Kunming’s geographical location means that it has more diversity and culture than the average Chinese city. Begin at Green Lake, the historical heart of the city. This was once home to the provincial governor, who lived in style on the islands in the middle of the park. In winter the lake’s most famous residents are no longer high officials but Siberian seagulls who migrate here for the warmer climate. The park surrounding Green Lake is a hive of activity, with families on afternoon strolls, retirees practising calisthenics, and groups of middle-aged housewives line-dancing.
From the lake head south past the hyper-modern steel and glass tower that is home to the Wuhua District government, towards the Yunnan Provincial Museum. Housing tens of thousands of artefacts from around the province, the museum provides an insight into the area's history. Only a couple of streets away to the east is what was once the city’s Muslim Quarter; the Shuncheng Mosque is worth seeing for its blend of Islamic and traditional Chinese architecture. A number of halal restaurants in the neighbourhood make it a good place to stop for lunch.
South of the Muslim Quarter is Jinbi Square, a gaudy commercial complex built in a traditional style, with an ice rink and a number of bars. Continuing south, the next historical sight is one of the two East and West Pagodas, dating back to the Tang Dynasty. Round your day off at a coffee house on Wenlin Street near the university, where good conversation and, often, live music abounds.
Green Lake, Yunnan Provincial Museum, Muslim Quarter, East and West Pagodas.
Grab breakfast at Salvador’s for a taste of delicious backpacker food and sustainable Yunnan coffee that won’t break the bank.
After burning off the breakfast calories with a walk around Green Lake and the old town, head further south to Jiangshi Brother Across-the-Bridge Noodles. These rice noodles are a Kunming staple, and can be eaten at any time of the day, but make a good lunch. For the story behind the unique name, ask a member of staff to explain the history. A layer of oil keeps the soup underneath very close to boiling point, and you are expected to tip in the noodles and other side dishes yourself to be cooked in the soup. Kunmingers like their noodles ultra spicy, but thankfully the spice comes on the side too.

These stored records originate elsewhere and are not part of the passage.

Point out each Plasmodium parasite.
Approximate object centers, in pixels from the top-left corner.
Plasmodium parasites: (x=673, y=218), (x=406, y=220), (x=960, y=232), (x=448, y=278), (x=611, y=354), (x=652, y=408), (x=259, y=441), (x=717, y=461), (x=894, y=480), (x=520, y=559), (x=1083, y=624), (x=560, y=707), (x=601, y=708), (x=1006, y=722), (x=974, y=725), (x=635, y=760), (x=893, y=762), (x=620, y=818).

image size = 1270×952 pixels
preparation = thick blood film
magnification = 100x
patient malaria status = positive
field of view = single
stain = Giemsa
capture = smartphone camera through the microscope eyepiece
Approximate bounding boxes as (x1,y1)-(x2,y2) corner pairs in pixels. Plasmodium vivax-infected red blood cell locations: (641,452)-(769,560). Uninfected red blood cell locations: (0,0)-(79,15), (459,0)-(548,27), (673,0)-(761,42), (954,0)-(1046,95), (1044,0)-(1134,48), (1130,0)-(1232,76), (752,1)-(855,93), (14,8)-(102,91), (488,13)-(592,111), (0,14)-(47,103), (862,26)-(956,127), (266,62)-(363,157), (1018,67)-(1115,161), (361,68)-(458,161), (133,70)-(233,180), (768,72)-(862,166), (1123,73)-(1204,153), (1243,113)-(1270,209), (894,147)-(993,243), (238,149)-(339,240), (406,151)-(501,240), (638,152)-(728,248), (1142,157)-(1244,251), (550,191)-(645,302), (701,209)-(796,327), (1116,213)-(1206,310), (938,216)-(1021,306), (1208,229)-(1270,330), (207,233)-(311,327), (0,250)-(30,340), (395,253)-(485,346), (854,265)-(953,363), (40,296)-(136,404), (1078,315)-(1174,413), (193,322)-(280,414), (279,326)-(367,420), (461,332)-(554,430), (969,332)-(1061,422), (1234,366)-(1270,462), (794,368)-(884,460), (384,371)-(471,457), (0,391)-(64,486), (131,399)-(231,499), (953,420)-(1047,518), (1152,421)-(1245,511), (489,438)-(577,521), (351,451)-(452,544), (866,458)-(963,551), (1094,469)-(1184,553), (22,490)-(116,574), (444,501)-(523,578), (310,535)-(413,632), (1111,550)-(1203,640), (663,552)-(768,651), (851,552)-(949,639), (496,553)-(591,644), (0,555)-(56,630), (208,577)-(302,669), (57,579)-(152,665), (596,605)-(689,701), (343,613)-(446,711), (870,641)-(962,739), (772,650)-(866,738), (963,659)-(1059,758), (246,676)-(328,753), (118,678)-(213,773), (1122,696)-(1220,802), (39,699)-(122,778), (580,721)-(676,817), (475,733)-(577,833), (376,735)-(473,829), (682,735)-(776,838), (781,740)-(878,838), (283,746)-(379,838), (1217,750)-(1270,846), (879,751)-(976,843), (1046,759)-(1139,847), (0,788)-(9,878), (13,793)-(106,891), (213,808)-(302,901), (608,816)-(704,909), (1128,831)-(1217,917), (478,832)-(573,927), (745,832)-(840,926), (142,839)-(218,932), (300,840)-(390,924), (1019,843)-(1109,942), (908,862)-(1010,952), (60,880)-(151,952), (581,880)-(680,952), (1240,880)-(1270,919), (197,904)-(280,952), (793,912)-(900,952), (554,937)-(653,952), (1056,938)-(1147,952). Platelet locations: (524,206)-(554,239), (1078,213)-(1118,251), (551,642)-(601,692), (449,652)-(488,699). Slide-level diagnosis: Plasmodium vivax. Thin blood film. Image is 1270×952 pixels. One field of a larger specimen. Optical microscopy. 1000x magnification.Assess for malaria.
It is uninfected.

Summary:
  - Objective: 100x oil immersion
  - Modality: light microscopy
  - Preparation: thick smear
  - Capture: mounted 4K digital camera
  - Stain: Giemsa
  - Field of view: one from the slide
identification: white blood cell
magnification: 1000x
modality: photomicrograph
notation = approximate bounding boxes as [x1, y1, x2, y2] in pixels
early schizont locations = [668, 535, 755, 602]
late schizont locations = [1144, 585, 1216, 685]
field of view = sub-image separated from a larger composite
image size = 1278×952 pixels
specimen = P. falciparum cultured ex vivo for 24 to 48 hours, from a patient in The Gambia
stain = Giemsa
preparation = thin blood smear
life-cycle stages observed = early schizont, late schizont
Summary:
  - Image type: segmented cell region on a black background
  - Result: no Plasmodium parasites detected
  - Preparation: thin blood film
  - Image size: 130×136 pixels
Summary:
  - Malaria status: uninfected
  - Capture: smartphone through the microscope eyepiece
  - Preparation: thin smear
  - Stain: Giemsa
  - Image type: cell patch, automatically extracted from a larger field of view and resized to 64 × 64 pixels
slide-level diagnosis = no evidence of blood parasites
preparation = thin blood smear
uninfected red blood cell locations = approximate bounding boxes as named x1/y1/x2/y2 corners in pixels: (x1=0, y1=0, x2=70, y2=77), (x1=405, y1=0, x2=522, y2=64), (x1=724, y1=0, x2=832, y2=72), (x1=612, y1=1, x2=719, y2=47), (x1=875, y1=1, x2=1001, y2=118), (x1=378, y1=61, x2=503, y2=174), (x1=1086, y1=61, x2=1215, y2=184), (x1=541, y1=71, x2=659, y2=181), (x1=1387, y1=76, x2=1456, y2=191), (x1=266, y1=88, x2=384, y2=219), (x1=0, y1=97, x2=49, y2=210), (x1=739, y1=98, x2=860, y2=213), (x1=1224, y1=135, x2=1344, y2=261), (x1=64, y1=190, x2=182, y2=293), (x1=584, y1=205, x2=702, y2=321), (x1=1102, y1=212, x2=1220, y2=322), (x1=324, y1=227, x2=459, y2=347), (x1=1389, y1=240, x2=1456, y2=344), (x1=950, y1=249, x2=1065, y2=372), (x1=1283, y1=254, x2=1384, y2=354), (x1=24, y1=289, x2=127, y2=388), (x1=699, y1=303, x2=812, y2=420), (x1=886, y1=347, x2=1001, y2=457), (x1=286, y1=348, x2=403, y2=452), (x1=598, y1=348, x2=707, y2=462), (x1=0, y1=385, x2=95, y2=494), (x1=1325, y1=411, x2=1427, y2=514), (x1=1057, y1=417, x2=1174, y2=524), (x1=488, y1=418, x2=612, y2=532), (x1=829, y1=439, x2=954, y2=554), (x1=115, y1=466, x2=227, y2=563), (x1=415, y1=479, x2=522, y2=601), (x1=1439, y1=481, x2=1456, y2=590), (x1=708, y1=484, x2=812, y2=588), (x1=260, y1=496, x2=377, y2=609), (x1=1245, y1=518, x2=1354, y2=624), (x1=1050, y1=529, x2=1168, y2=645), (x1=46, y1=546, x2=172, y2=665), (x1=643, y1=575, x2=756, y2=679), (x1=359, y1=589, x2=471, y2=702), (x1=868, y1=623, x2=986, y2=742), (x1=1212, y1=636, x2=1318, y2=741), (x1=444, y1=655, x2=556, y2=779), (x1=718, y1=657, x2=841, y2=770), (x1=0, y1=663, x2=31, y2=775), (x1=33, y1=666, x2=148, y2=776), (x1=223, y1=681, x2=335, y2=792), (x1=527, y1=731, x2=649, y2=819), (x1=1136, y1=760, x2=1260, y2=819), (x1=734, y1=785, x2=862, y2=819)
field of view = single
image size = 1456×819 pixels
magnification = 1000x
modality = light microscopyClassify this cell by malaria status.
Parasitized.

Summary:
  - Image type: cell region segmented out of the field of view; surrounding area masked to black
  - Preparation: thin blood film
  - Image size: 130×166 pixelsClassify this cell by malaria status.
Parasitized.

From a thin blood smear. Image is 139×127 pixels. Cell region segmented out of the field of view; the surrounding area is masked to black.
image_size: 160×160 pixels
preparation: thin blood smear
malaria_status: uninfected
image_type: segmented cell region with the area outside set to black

Energised (or scalded) by the noodles, you’re only a stone’s throw from the city’s shopping district across the road. Indulge in some retail therapy before dinner at 1910 La Gare du Sud, a few streets southeast of the shopping district. This place is consistently named best Yunnanese restaurant in Kunming, and the menu is an extensive guide to the region’s amazing creations. Ask for mushroom and vegetable dish recommendations, many varieties of which are only found growing wild, and are unique to Yunnan. Drink the pu’er tea to aid digestion – you’ll need it after a day of eating this much.
Salvador’s, Jiangshi Brother Across-the-Bridge Noodles, 1910 La Gare du Sud.